Chris Roberts has written about medical cannabis, drug policy, and legalization ever since spending a few months in Humboldt County in 2009, with bylines for the San Francisco Chronicle, San Francisco Examiner, and SF Weekly. Follow him on Twitter and Instagram @cbloggy.

9 Comments

  1. TH

    January 12, 2018 at 2:37 pm

    No. He should not have done this.
    I would almost say they should make a bill that bans all keebler elves from holding office of any kind. Send him back to the north pole.

  2. Kate

    January 12, 2018 at 9:41 am

    If Sessions wants prohibition on marijuana than why doesn’t he get rid of alcohol as well, which is in reality, a dangerous drug. Statistics are indisputable regarding accidents, murders and rapes committed under the influence of alcohol,
    Along with the health problems related to alcohol.
    Marijuana has many proven medicinal benefits. Where are the medicinal benefits of alcohol?
    I guess Sessions is just a “good ol boy” who loves his alcohol. He’s a sickening hypocrite!
    Wasn’t he quoted as saying “I never saw anything wrong with the Ku Klux Klan until I found out they smoked pot”. The guy is sick and should be striped of any power.

    • sonny

      January 12, 2018 at 1:52 pm

      nicotine is worst than alcohol,it kills 120 people a day,it is also what sessions says is wrong with cannabis ,no medical benefits,and is highly addictive and kills people.

  3. Jerry

    January 12, 2018 at 9:40 am

    Jeff Session is a little weasel… He is just another official that doesn’t stand for for the people… Another good ole boy doing what he wants….

  4. Christopher SImmons

    January 12, 2018 at 8:20 am

    This Alabama “redneck” was ok with the Ku Klux Klan, until he found out that some of them smoked marijuana.
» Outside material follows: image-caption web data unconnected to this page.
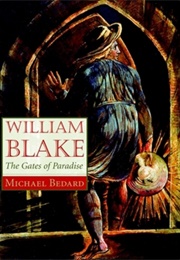 William Blake: The Gates of Paradise (Michael Bedard)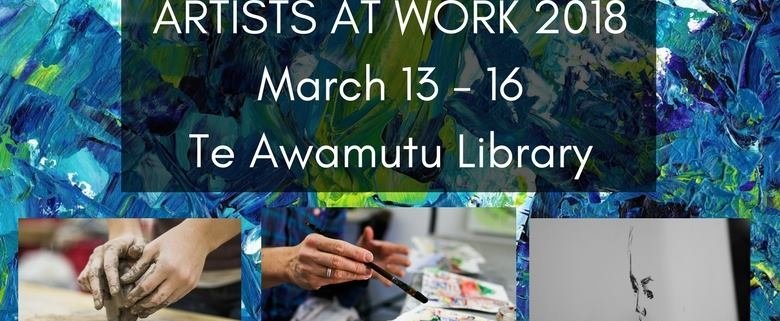 Artists At Work 2018 March 13 - 16 Te Awamutu Library
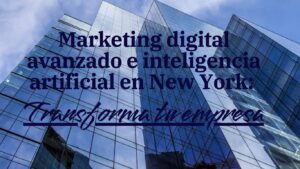Marketing digital avanzado e inteligencia artificial en New York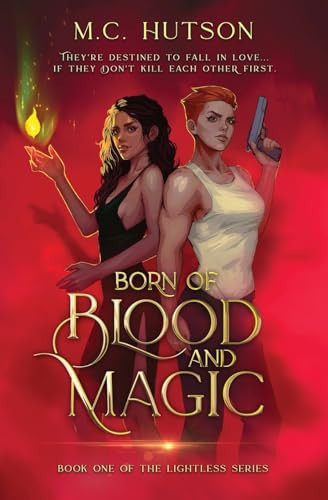 Born of Blood and Magic A Sapphic Urban Fantasy by M. C. Hutson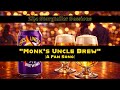 Monk’s Uncle Brew (A Fan Song)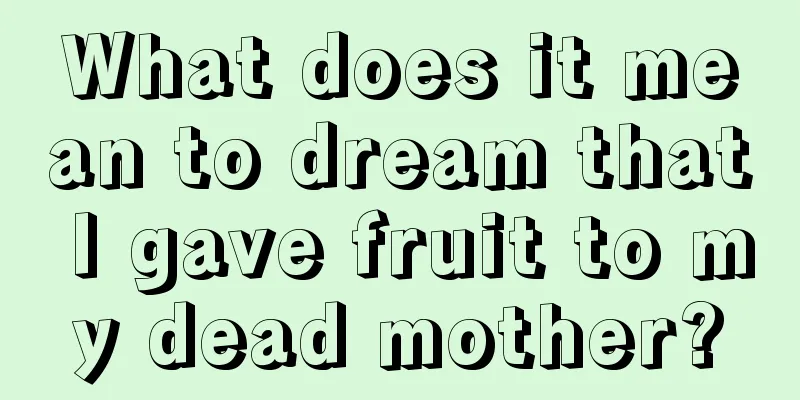 What does it mean to dream that I gave fruit to my dead mother?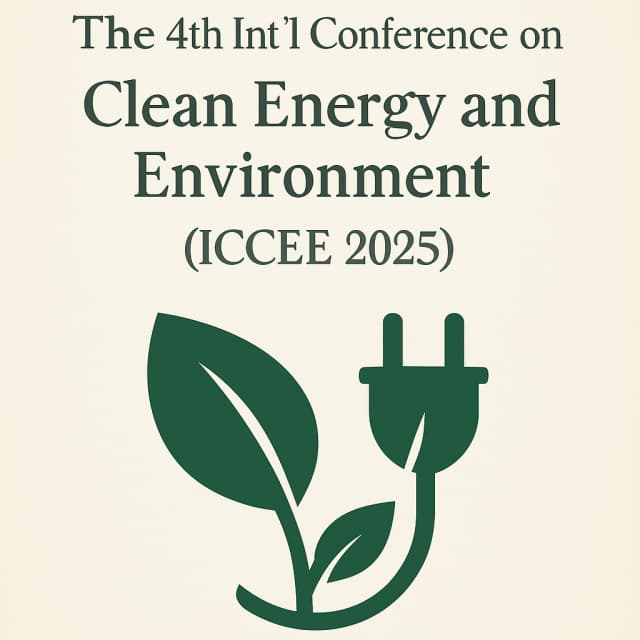 The 4th Int'l Conference on Clean Energy and Environment(ICCEE 2025)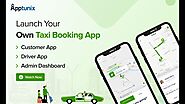 Create Your Own Taxi Booking App | Taxi Booking App Development Company | Apptunix
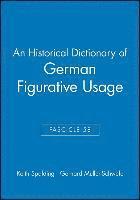 bokomslag An Historical Dictionary of German Figurative Usage, Fascicle 58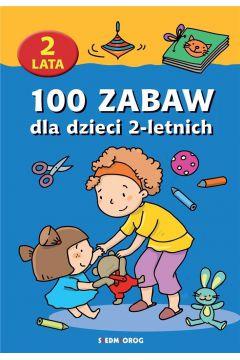 100 ZABAW DLA DZIECI 2-LETNICH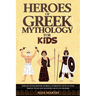Heroes of Greek Mythology for Kids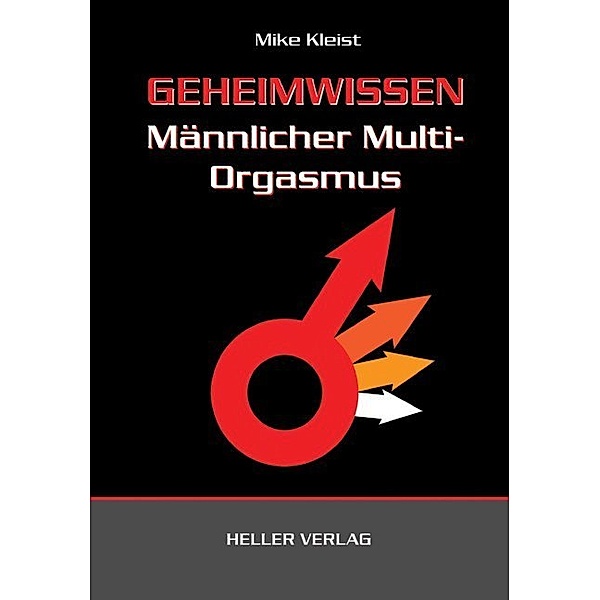 Geheimwissen Männlicher Multi-Orgasmus, Mike Kleist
Maybe, we need to look into the Keebler Elf’s history to see if he was apart of this cowardly organization, as he seems to be fixated on the mass incarceration of Black and Hispanic people.

  5. Christopher SImmons

    January 12, 2018 at 8:17 am

    Jefferson Beauregard Sessions, named after two dead Southern Civil War Generals (Jefferson Davis and PGT Beauregard), is a devout racist, avid investor in the American Prison Industrial Complex, and Major Benefector of the Big Pharma and Big Alcohol that gives over $150 million to corrupt politicians on Capitol Hill in order to keep Cannabis “illegal”, so that Cannabis doesn’t deplete their opiate (OxyContin, opioids, alcohol) profits. Opiates kill 50,000 young people per year, alcohol- millions, tobacco- hundreds of thousands, Cannabis-0 deaths, yet Sessions is fixated on vilifying cannabis because he’s getting paid to do so.

  6. jack eich

    January 11, 2018 at 5:37 pm

    leave it alone

  7. Tracy

    January 11, 2018 at 4:58 pm

    Brian Schatz is wrong in his history. Cannabis did not become illegal till 1937.

    • robert deen

      January 12, 2018 at 3:57 pm

      He is not wrong. He stated 1920’s style prohibition. Not that it started in the 1920’s. You are right about 1932. Do you know why it was prohibited in the first place? Race!